— TASK PROMPT —
Please print every record exactly as it stands, leaving out the pictures.

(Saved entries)
.....

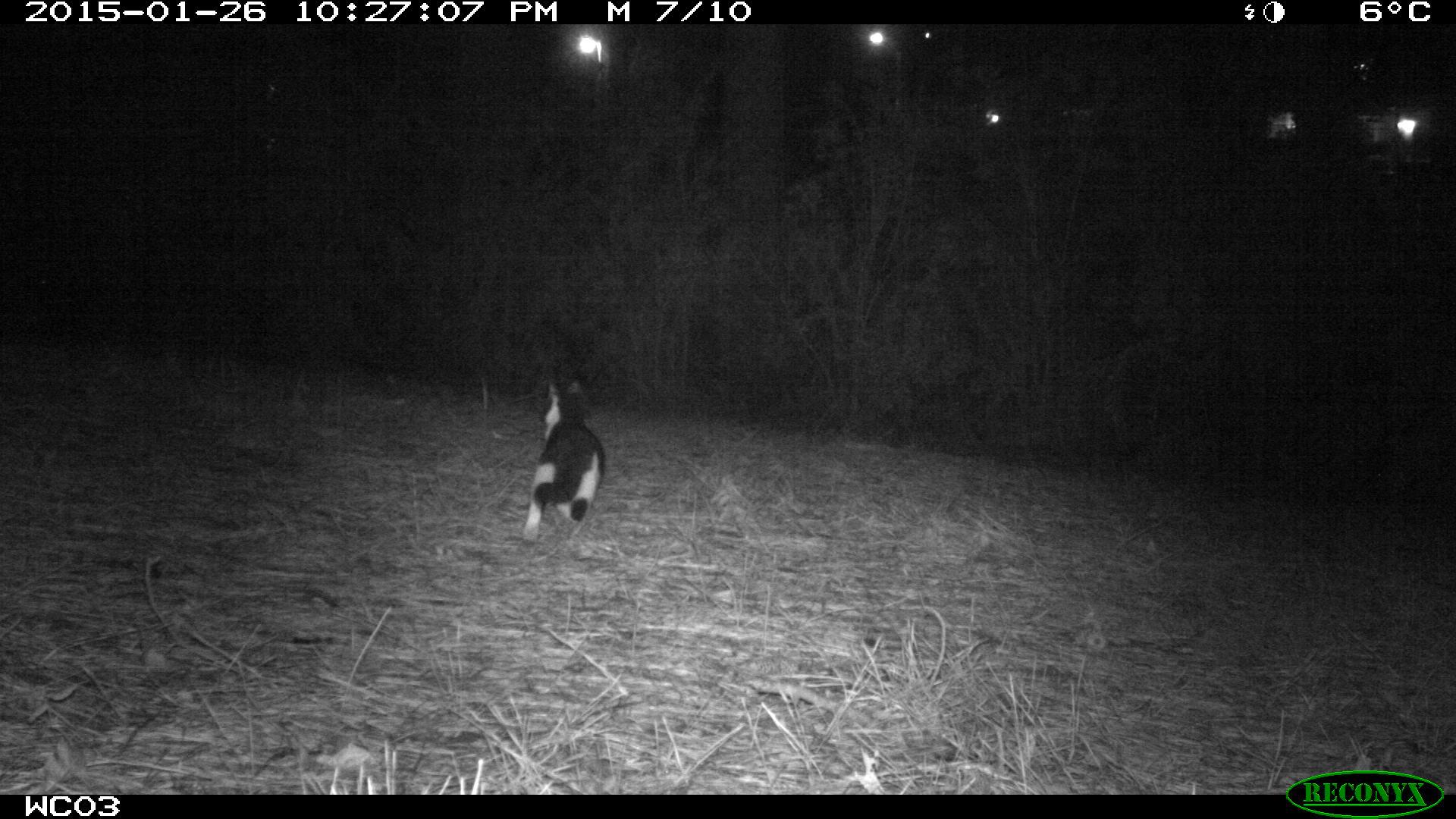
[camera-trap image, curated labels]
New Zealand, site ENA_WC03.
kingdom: Animalia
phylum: Chordata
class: Mammalia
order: Carnivora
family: Felidae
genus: Felis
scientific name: Felis catus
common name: domestic cat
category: cat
Cat (domestic cat) (Felis catus).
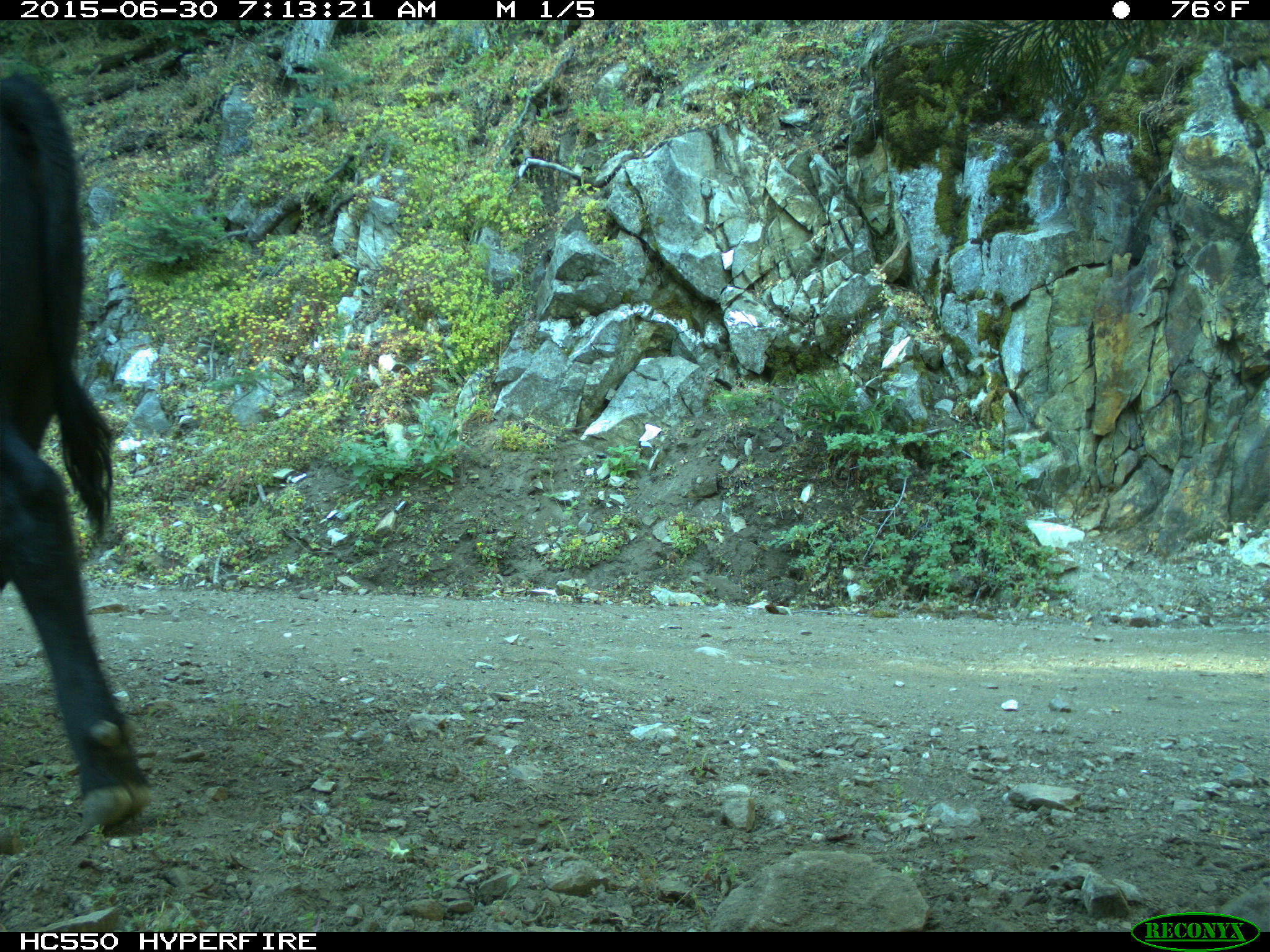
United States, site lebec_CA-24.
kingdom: Animalia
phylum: Chordata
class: Mammalia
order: Artiodactyla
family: Bovidae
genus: Bos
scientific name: Bos taurus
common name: domestic cow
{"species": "Bos taurus (domestic cow)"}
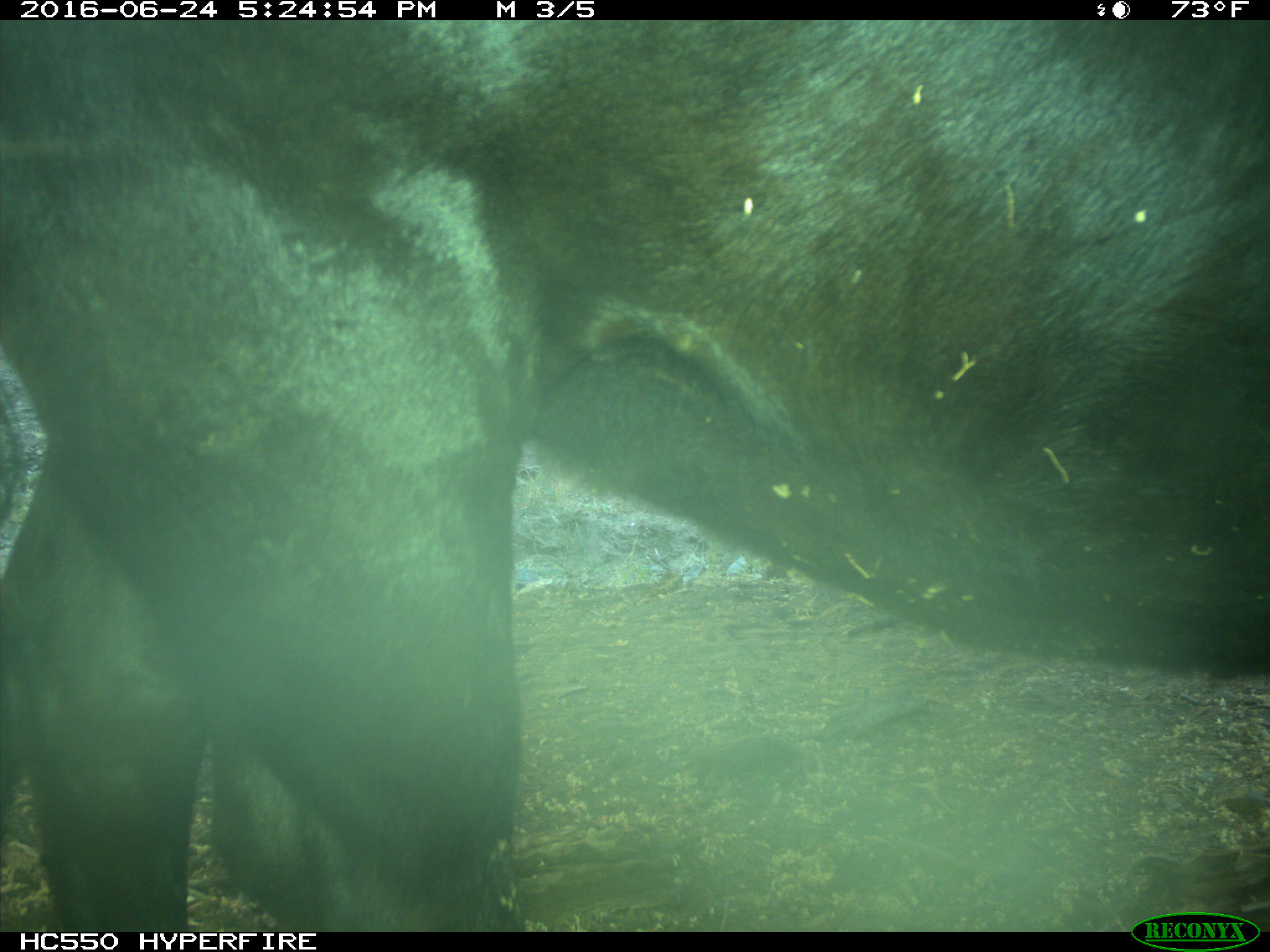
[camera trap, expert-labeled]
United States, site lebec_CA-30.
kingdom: Animalia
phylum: Chordata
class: Mammalia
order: Artiodactyla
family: Bovidae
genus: Bos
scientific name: Bos taurus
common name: domestic cow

.....

— WRITTEN ANSWER —
[camera-trap image, curated labels]
New Zealand, site ENA_WC03.
kingdom: Animalia
phylum: Chordata
class: Mammalia
order: Carnivora
family: Felidae
genus: Felis
scientific name: Felis catus
common name: domestic cat
category: cat
Cat (domestic cat) (Felis catus).
United States, site lebec_CA-24.
kingdom: Animalia
phylum: Chordata
class: Mammalia
order: Artiodactyla
family: Bovidae
genus: Bos
scientific name: Bos taurus
common name: domestic cow
{"species": "Bos taurus (domestic cow)"}
[camera trap, expert-labeled]
United States, site lebec_CA-30.
kingdom: Animalia
phylum: Chordata
class: Mammalia
order: Artiodactyla
family: Bovidae
genus: Bos
scientific name: Bos taurus
common name: domestic cow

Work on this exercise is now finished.